● **O QUE FAZER**: No texto sobre a reforma do ministério, com quais ministros Eduardo Cunha, o líder dos rebeldes, se encontrou ontem?

Mudança de lua
Tereza Cruvinel
Estado de Minas: 18/03/2014
Tereza Cruvinel
Estado de Minas: 18/03/2014
Depois de três meses
de idas e vindas, a presidente Dilma encerrou ontem a reforma do
ministério, com a qual teve mais perdas do que ganhos, colhendo mais
desgaste do que apoios. A cerimônia foi morna, e notável a ausência dos
deputados do PMDB, ainda com os brios feridos pela refrega da qual
saíram com o espaço reduzido no governo. De um lado e de outro,
entretanto, o ambiente, agora, é de busca da distensão, a começar pelo
encontro de ontem entre o líder dos rebeldes, Eduardo Cunha, e os
ministros Mercadante (Gabinete Civil) e Eduardo Cardoso (Justiça).

● **DADOS DE ORIGEM**:
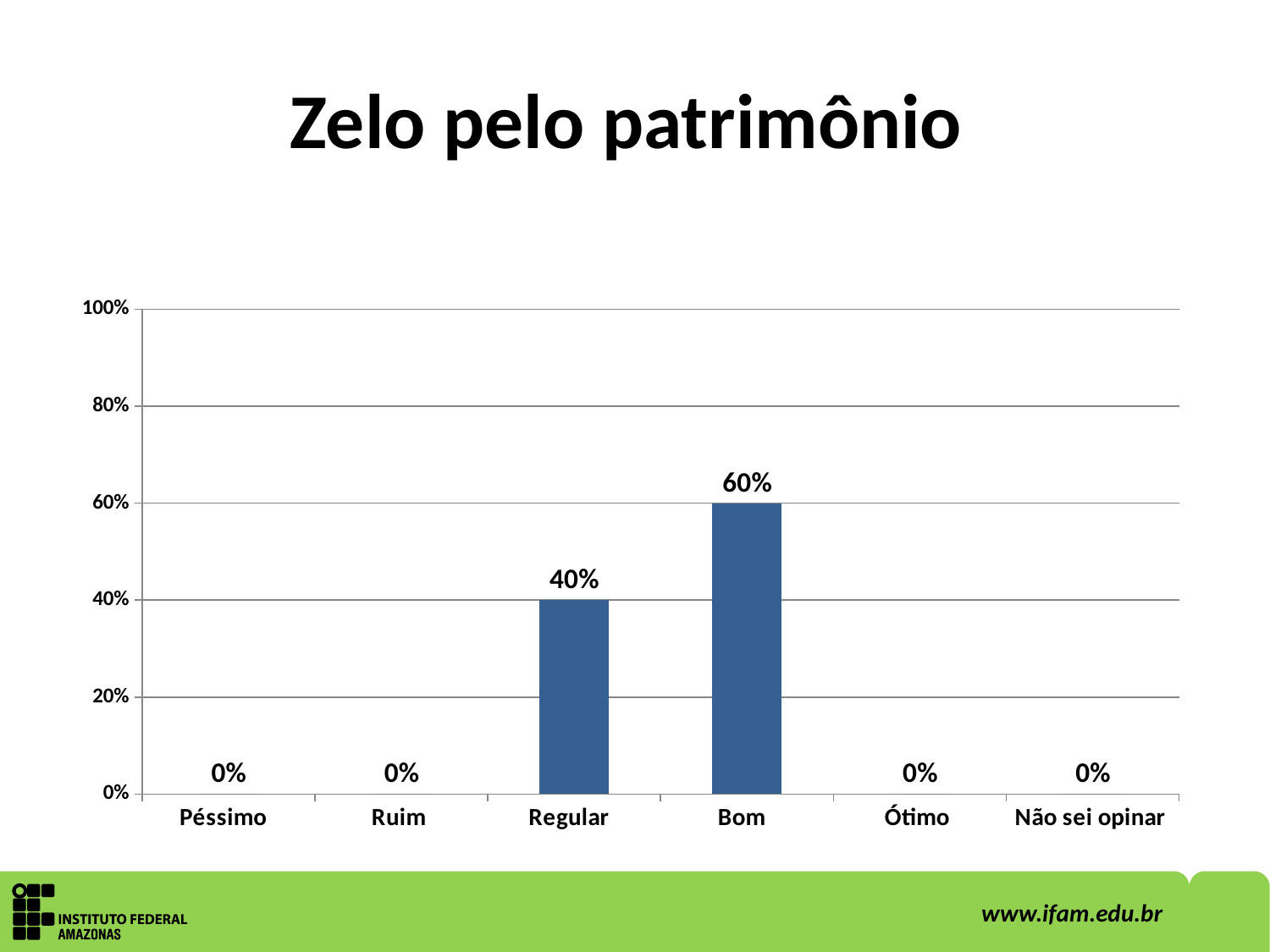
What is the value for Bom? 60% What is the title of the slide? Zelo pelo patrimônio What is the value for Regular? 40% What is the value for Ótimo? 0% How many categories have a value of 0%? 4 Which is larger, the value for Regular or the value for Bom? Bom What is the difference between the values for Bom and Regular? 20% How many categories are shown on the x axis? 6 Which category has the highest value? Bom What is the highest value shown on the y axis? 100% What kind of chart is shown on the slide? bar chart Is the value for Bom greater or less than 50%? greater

● **RESULTADO**: Com os ministros Mercadante (Gabinete Civil) e Eduardo Cardoso (Justiça).